Berghoff’s new lineup consists of five year-round beers, two seasonals and an initial offering from their Uberbier series. We got our hands on the five everyday offerings, a seasonal and a Uber and can report back, with some degree of certainty, that the beers definitely have changed. Some for the better, others not so much.
Dortwunder Lager: This might be the most approachable of the offerings and the one I would happily get again. Floral hops in the aroma, a crisp body with touches of honey and cracked pepper finished off with a grassy hop notes. Pairs well with a muggy summer night.
Germaniac Pale Ale: Berghoff revived a long-dormant style to create the first beer in its Uberbier series. The nose is accented by honeydew and mint. Crisp apple hits the palate along with a touch of honey and some grassy hops. There’s molasses in there and it adds a wrinkle that is slightly out-of-place.
Sir Dunkle Dark: I so badly wanted this to be like the Berghoff Dark I blandly enjoyed over a decade ago, but it wasn’t.

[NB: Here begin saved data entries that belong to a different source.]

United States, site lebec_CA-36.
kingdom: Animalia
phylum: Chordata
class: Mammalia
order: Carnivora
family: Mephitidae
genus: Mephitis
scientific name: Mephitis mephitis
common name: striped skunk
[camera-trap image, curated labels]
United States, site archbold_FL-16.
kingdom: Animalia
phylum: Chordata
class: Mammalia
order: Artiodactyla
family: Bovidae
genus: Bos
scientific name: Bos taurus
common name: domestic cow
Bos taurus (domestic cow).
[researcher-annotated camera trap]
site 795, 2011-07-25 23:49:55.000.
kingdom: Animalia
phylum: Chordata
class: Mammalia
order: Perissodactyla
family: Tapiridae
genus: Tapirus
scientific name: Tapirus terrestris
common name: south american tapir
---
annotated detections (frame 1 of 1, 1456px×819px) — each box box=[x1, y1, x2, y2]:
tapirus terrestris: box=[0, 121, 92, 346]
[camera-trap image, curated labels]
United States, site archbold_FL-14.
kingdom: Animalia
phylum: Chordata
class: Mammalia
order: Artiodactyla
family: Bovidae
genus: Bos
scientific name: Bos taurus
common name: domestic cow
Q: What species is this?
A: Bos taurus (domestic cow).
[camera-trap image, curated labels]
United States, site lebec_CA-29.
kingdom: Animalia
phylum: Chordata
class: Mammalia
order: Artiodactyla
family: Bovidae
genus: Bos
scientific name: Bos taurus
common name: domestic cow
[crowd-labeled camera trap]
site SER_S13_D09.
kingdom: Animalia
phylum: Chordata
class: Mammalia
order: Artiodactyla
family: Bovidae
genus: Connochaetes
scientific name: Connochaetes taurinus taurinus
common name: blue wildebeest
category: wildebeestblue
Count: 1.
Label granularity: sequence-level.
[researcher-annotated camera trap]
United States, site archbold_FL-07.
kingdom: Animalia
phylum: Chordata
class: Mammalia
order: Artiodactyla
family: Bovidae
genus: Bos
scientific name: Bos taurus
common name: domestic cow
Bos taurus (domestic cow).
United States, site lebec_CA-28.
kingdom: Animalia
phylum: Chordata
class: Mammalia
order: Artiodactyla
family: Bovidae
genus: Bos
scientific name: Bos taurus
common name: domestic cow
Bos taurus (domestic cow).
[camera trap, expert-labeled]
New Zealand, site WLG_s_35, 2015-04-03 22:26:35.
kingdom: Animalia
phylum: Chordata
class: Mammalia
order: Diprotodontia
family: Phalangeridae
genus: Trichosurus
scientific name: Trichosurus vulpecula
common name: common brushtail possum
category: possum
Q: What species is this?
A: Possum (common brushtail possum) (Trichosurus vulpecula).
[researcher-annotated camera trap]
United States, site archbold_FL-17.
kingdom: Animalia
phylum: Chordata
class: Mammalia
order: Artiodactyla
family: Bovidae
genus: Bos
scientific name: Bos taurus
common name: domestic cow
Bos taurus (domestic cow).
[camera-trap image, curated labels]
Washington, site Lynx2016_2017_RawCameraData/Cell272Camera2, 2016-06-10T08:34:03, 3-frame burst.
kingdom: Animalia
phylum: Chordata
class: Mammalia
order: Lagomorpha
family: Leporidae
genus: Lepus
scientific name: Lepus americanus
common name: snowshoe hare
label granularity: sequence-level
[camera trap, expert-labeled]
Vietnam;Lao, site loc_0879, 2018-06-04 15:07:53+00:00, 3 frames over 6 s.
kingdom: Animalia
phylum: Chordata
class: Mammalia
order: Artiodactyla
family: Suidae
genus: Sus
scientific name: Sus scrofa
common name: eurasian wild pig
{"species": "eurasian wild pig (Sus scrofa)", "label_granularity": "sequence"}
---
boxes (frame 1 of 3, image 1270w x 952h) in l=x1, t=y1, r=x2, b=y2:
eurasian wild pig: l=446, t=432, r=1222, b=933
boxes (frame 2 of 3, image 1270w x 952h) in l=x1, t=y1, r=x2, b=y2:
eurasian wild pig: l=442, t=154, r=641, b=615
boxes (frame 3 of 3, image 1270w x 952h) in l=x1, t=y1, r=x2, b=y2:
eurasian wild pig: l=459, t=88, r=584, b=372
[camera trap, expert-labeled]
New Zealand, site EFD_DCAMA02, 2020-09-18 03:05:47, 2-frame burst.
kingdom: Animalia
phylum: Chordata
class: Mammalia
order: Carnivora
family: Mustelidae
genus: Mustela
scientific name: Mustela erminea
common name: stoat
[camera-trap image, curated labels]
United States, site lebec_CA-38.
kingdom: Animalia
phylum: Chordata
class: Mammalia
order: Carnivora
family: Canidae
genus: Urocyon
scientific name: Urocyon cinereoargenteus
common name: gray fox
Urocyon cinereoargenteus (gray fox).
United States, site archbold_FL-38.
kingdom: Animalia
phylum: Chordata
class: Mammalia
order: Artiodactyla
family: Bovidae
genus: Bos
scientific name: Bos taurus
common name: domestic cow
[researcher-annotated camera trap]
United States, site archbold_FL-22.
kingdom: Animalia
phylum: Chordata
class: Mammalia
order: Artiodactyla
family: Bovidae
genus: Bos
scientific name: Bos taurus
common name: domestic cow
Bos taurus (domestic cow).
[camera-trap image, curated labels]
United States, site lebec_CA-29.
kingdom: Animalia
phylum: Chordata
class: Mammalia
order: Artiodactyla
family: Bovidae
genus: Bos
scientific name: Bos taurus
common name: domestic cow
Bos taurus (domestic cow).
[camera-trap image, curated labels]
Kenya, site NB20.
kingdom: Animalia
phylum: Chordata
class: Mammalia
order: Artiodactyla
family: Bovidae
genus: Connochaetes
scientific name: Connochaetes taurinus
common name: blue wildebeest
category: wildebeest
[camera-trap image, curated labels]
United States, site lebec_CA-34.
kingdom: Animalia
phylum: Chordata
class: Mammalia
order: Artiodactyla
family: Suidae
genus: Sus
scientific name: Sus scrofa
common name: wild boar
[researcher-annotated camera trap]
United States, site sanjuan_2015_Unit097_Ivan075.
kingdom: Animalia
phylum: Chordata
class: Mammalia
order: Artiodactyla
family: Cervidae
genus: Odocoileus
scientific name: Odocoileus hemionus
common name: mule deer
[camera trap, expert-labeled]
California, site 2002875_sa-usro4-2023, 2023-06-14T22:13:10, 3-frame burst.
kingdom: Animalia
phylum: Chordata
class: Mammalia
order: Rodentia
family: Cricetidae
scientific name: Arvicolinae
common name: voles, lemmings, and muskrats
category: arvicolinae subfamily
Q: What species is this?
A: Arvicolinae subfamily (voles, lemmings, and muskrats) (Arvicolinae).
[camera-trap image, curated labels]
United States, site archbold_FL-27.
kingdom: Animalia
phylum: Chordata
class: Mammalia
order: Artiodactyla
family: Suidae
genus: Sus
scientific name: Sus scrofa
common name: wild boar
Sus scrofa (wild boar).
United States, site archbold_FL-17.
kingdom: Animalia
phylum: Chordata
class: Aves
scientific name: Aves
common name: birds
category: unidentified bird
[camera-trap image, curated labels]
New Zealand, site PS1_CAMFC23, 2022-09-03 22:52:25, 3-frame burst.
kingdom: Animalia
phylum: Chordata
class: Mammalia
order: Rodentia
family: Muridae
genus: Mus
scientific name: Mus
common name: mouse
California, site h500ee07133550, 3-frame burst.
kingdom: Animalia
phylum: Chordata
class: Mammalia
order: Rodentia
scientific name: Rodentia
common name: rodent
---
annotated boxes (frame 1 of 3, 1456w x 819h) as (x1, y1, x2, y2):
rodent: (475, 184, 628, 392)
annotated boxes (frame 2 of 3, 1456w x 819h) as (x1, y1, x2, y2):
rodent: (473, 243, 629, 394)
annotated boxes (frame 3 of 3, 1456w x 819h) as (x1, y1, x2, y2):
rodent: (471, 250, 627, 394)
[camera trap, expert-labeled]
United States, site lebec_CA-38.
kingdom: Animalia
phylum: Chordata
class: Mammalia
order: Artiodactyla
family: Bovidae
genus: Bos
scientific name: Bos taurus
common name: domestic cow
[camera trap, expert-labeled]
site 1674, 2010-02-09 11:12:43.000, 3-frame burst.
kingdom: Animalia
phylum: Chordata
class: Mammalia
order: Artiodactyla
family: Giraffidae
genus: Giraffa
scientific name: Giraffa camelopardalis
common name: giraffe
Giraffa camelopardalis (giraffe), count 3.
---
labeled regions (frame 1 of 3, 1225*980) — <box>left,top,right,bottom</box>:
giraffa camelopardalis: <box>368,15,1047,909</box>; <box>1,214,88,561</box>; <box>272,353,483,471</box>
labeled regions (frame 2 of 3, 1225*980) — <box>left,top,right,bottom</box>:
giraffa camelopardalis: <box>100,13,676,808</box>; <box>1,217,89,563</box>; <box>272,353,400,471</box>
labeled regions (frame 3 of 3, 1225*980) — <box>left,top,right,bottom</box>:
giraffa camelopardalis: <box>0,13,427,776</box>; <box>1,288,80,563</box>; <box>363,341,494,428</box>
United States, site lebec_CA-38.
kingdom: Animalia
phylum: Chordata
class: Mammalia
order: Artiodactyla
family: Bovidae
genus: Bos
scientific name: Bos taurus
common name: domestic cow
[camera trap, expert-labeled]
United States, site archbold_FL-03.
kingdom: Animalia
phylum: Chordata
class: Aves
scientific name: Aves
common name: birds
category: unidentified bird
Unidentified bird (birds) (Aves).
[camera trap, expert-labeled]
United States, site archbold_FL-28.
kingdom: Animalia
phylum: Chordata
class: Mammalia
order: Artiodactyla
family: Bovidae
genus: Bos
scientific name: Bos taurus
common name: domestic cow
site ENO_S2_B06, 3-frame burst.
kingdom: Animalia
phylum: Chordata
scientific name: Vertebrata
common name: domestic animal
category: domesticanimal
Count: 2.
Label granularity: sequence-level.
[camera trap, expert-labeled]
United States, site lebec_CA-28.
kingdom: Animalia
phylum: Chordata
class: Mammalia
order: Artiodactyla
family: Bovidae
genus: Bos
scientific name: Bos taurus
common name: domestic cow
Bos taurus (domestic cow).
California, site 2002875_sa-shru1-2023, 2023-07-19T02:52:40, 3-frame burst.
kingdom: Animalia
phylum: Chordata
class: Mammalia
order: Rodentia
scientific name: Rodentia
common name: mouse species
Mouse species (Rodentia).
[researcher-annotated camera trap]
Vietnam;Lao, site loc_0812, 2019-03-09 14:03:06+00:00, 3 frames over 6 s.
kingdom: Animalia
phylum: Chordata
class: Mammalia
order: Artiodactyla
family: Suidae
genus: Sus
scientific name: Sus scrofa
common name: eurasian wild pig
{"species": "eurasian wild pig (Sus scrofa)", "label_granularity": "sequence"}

Burnt toast aroma, homemade root beer consistency with notes of dark cherries and plums. The label says Dunkle but the style is more like an Altbier. Perhaps, Sir, you are a bit too complex for your own good?
Reppin’ Red: Quite possibly the most balanced of the bunch, Reppin’ Red employs a pleasant carbonation to stir up flavors of caramel, toffee and a piney hop bitterness. A hat tip to the rye for creating a finish that is spicy and dry.
Solstice Wit: Classic Wit beer; orange peel and soggy dishcloth on the nose, lemonade, oranges and coriander on the palate. Voted most likely to drink like you would expect it to.
Straight-Up Hefe-Weizen: If I am to take the name of this beer literally, that this is a legit Hefeweizen, then it’s a tad deceiving. Hefe it partly is, straight-up it is not. Sure, it has the signature cloudy appearance with banana and clove aromas and flavors, but the tradition stops there. The body is a bit watery throughout, as opposed to creamy, and the finish is lackluster. Perhaps I am being too harsh, after all I do like my Hefe’s very Hefe-y.
Overall, a fairly solid rollout for the historic — and some would argue — obsolete Berghoff label. We weren’t blown away by the offerings, but I am not sure that is what they were going for with this re-branding. Most of the beers are approachable and their label art sets them apart just enough that an adventurous beer drinker who is just dipping their toes into the craft beer waters would give it a try.